This is the Yokomo YG-302 Steering Gyro for Drift Cars. The YG-302 is a steering gyroscope with optimum characteristics for RWD (Rear Wheel Drive) drift. The gyro is compatible with 2 and 3 channel transmitter/receivers. With a 2 channel system, adjustments are achieved on the gyro. With a 3 channel transmitter, adjustment function can be achieved through the propo function, without touching the gyro body.
While realizing the steering reaction which is essential for RWD drift, it prevents hunting due to hypersensitive reaction and enables real drift driving. The top drivers of RC drift are also acclaimed! The internal circuit is the same as the RPG-302 gyro which gained the world’s greatest attention by monopolizing the 1/2/3 position in the RC drift world championship, and by making only the outer case made of resin, high-performance but reasonable price.
This product was added to our catalog on October 3, 2018
In the limited time that I’ve owned it, I have grown to love just how easy this gyro makes drifting, especially with a RWD converted chassis. This gyro also allows for remote gain IF you have at least a 3-channel receiver that you can adjust the trim on.

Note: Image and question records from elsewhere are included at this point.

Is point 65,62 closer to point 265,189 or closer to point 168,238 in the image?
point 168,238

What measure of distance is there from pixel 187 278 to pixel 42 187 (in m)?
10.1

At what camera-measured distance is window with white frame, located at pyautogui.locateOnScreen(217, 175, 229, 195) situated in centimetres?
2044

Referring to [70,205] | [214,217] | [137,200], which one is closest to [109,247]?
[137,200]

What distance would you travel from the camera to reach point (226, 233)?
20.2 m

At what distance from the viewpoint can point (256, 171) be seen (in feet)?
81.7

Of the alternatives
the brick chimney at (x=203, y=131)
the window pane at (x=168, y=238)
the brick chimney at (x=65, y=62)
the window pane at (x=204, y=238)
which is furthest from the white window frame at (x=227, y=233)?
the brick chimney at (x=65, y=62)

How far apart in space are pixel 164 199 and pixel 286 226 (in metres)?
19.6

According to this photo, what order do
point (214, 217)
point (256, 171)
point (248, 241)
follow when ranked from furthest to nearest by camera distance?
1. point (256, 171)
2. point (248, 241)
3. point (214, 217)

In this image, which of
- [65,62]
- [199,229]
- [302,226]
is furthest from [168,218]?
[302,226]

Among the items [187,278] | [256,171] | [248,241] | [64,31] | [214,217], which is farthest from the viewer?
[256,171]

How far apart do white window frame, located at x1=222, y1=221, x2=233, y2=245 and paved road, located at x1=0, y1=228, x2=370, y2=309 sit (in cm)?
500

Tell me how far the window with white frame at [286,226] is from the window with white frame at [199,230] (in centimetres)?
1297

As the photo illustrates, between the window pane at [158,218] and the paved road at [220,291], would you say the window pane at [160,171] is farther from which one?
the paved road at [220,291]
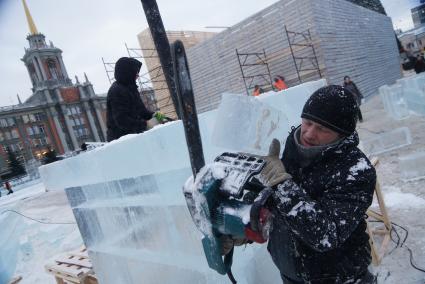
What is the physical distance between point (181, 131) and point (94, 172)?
0.87 metres

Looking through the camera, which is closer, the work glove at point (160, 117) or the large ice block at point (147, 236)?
the large ice block at point (147, 236)

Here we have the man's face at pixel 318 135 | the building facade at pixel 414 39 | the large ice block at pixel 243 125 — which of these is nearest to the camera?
the man's face at pixel 318 135

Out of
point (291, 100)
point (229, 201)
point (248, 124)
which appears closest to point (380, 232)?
point (291, 100)

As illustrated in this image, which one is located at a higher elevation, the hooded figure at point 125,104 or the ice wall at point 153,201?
the hooded figure at point 125,104

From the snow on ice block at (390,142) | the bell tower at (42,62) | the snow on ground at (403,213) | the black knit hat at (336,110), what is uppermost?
the bell tower at (42,62)

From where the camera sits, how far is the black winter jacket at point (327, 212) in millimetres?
1024

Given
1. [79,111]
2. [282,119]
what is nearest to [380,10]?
Answer: [282,119]

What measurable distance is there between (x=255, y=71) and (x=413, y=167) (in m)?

I do only have a few niggling issues with this gyro. The first of which is the fact that this gyro CAN burnout your servo. Because of the way this gyro works and overrides the signal of the receiver, it tends to overheat the steering servo and cause your servo to go into heat protection mode, basically ending your run sometimes before it begins.
Another issue I’ve experienced with this gyro is the fact that putting a very solid servo horn, while it may not seem like a bad idea on a drift car, can tend to cause the servo to grenade itself as a result of this gyro overworking it. My only recommendation is to use a servo saver on your servo if you plan to run one of these; DO NOT run a solid horn or you’ll grenade your servo!
All in all, I’m very satisfied using this gyro. It isn’t perfect and may not be the greatest for competition. But for just bashing around in the park, it’s not bad.
EDIT: for anyone having issues with this gyro “not working”, you have to orient it a certain way so that the gyro will work. The easiest is to power on your chassis, connecting the gyro to the receiver and just “play” with the gyro. Doing so will give you an idea of just how the gyro needs to be mounted so that it is sensitive enough to counter-steer any bad turns. Trust me, it may not be the gyro being defective so much as how you've mounted it in the first place.